The only question facing the Court is whether to remand for further proceedings or for an immediate award of benefits. The government argues that the Court should remand for the procurement of “testimony from a medical expert who can review the record and opine on the extent of Plaintiff’s limitations.” Id. Petitioner, by contrast, maintains that an immediate award of benefits is the only remedy that can address the “irreparable” harm caused by the government’s “failure to develop the record, honor Plaintiff’s rights under the Hart agreement, and provide constitutionally sufficient process.” Pt.’s Reply at 2 (Dkt. 18).

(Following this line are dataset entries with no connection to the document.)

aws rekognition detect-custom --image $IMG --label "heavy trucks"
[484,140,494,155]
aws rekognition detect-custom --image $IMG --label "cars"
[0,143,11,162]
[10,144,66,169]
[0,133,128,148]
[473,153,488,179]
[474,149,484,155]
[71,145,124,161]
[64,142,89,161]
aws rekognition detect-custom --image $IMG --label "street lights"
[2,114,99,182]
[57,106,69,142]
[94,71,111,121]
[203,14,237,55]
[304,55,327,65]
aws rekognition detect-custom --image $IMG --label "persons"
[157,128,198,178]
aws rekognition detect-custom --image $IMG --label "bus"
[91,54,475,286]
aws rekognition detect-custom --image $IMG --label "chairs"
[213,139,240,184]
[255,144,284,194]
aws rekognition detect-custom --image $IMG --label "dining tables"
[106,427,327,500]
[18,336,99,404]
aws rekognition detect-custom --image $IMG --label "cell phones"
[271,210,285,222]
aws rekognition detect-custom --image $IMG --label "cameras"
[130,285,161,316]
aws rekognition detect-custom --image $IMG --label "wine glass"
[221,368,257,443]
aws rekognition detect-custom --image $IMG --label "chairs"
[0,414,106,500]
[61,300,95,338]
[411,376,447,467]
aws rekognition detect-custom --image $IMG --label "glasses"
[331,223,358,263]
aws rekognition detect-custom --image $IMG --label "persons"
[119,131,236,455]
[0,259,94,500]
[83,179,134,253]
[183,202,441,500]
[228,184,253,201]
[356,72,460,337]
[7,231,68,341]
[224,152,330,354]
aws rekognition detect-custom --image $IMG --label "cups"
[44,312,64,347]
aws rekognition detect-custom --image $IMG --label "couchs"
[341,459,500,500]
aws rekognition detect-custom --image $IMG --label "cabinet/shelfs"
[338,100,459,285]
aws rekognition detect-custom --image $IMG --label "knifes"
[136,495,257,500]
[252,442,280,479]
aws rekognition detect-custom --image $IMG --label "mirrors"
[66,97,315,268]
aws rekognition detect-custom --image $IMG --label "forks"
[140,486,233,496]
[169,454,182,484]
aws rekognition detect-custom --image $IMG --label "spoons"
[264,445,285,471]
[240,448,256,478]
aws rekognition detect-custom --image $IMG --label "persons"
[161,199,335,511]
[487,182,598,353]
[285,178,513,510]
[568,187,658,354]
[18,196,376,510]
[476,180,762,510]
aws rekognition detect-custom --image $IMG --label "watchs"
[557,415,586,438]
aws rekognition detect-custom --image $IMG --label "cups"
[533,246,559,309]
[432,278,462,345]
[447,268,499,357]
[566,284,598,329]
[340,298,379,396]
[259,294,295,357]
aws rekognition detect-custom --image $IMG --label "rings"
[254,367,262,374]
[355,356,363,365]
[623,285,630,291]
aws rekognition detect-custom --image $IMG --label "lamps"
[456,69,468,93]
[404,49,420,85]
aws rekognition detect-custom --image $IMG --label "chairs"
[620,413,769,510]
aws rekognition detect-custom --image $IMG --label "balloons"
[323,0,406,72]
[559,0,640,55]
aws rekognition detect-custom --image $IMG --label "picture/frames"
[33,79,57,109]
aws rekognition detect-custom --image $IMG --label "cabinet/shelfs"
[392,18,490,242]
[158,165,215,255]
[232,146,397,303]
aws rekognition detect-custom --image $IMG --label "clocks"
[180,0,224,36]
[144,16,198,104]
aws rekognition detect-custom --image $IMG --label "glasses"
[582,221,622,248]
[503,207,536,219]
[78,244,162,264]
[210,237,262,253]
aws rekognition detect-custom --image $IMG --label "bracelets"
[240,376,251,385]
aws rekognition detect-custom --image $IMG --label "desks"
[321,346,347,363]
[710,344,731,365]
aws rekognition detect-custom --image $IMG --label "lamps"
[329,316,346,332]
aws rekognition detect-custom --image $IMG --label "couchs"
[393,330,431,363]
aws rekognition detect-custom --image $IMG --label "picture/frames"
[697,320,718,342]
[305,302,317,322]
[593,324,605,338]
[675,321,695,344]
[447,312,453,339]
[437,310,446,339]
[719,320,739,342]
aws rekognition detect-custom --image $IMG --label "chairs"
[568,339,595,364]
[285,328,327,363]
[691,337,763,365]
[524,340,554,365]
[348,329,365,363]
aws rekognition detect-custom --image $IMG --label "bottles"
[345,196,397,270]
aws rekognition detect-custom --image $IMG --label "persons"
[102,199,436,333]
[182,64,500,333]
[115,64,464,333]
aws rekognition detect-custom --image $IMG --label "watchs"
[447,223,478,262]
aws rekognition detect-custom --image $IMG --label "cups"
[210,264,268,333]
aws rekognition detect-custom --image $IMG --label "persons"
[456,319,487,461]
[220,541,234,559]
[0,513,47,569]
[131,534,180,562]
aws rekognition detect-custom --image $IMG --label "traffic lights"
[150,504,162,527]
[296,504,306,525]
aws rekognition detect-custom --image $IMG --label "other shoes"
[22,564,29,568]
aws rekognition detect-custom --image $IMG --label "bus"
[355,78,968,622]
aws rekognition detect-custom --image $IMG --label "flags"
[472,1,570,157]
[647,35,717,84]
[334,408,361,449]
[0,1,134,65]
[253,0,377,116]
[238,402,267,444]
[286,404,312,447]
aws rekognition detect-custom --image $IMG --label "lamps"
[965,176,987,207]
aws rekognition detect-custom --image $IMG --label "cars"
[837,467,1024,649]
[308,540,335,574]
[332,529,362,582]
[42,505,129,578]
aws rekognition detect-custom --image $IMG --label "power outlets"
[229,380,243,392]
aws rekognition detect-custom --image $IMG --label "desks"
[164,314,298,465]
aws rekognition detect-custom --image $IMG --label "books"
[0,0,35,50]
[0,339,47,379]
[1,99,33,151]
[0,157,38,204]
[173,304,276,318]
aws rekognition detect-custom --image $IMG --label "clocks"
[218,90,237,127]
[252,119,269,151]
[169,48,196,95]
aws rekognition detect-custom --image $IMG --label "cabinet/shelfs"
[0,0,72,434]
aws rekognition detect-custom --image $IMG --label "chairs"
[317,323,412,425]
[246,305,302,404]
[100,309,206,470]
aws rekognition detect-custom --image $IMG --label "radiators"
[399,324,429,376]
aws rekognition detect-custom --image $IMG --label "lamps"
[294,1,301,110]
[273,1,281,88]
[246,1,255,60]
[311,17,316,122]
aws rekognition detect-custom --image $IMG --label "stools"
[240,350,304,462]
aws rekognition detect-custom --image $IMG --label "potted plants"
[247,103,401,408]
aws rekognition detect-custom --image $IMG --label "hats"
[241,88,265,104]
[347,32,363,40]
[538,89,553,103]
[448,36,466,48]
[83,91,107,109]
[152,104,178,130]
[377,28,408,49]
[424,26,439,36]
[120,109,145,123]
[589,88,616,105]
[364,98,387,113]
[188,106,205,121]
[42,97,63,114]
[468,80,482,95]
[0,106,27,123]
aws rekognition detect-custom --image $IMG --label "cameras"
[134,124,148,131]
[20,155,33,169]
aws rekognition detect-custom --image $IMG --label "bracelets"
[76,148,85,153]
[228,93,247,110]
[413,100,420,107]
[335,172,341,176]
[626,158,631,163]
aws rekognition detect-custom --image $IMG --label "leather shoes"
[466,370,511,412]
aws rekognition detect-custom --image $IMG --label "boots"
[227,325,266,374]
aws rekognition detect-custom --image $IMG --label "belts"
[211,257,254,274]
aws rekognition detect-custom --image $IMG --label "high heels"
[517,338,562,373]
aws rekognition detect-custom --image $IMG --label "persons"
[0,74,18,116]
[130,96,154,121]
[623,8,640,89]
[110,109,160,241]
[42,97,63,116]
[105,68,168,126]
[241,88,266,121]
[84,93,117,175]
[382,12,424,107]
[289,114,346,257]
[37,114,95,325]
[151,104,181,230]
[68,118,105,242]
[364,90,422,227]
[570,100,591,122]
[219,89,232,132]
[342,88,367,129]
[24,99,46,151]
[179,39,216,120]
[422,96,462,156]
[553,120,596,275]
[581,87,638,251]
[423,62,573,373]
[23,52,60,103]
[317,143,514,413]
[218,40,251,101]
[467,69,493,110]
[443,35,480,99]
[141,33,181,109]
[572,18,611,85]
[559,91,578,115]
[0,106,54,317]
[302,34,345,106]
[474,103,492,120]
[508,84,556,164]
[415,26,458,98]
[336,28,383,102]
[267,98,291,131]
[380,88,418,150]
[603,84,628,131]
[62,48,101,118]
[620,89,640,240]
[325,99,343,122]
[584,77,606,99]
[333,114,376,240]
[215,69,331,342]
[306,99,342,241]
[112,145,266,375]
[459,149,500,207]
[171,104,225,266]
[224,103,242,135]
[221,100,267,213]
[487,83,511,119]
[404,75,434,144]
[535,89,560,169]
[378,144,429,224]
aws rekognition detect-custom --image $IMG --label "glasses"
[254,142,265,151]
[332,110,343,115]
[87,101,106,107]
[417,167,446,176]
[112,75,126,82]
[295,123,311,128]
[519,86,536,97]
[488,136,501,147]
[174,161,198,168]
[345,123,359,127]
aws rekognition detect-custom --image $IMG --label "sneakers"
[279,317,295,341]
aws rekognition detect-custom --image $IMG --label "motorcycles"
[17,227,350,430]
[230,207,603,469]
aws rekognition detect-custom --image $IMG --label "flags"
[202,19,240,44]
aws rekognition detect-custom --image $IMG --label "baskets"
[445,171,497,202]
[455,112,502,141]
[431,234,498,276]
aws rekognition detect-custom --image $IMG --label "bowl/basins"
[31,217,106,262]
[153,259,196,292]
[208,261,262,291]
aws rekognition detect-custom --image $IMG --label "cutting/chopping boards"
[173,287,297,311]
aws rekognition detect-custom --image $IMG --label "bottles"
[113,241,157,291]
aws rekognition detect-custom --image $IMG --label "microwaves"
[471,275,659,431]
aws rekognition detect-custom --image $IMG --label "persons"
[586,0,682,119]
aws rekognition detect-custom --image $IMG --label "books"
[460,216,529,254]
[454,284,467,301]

THE CREDIT-AS-TRUE DOCTRINE When an ALJ’s decision is based in error, the district court may remand for further

proceedings or for an immediate award of benefits. Treichler v. Commr of Soc., Sec. Admin., 775 F.3d 1090, 1099 (9th Cir. 2014). The two remedies, however, do not stand on equal footing. Under the “ordinary remand rule,” “the proper course, except in rare circumstances, is to remand to the agency for additional investigation or explanation.” Id.; see also Dominguez v. Colvin, 808 F.3d 403, 407 (9th Cir. 2016). The Ninth Circuit has recognized only one exception to the ordinary remand rule, often called the “credit-as-true” rule. Leon v. Berryhill, 880 F.3d 1041, 1044 (9th Cir. 2018). In its current form, the credit-as-true rule permits district courts to order an immediate award of benefits if, and only if, (i) the ALJ failed to provide legally sufficient reasons for rejecting evidence, (ii) the record has been fully developed and further administrative proceedings would serve no useful purpose, and (iii) the ALJ would be required to find the claimant disabled on remand if the improperly discredited evidence were credited as true. Dominguez, 808 F.3d at 407; see also Washington v. Kijakazi, 72 F.4th 1029, 1041 (9th Cir. 2023). Even if these elements are satisfied, district courts “retain ‘flexibility’ in determining the

appropriate remedy.” Dominguez, 808 F.3d at 407. Where “an evaluation of the record as a whole creates serious doubt that a claimant is, in fact, disabled,” a court should never remand for an award of benefits. Garrison v. Colvin, 759 F.3d 995, 1021 (9th Cir. 2014). “A claimant is [simply] not entitled to benefits under the statute unless the claimant is, in fact, disabled, no matter how egregious the ALJ’s errors may be.” Strauss v. Comm’r of the SSA, 635 F.3d 1135, 1138 (9th Cir. 2011). DISCUSSION I. The Credit-As-True Analysis As Defendant points out, the credit-as-true doctrine is a poor fit for the blunders and

delays that have stymied Petitioner’s case. On appeal, Petitioner’s primary claim of error is that the Social Security Administration failed to timely “provide a second hearing and order a consultative examination to replace Dr. Chen’s tainted examination” after Petitioner elected to exercise his rights under the Hart settlement. Pt’s Reply at 3 (Dkt. 18). As a result of this error, Petitioner claims that “there is now insufficient evidence in the record to reach a decision on the period at issue.” Id. The credit-as-true rule was not designed to remedy such mistakes. For the credit-as-true rule to apply, there must be evidence in the record, whether a medical opinion or claimant testimony, which the ALJ improperly rejected, and which, if credited, would dictate a finding of disability. Dominguez, 808 F.3d at 407.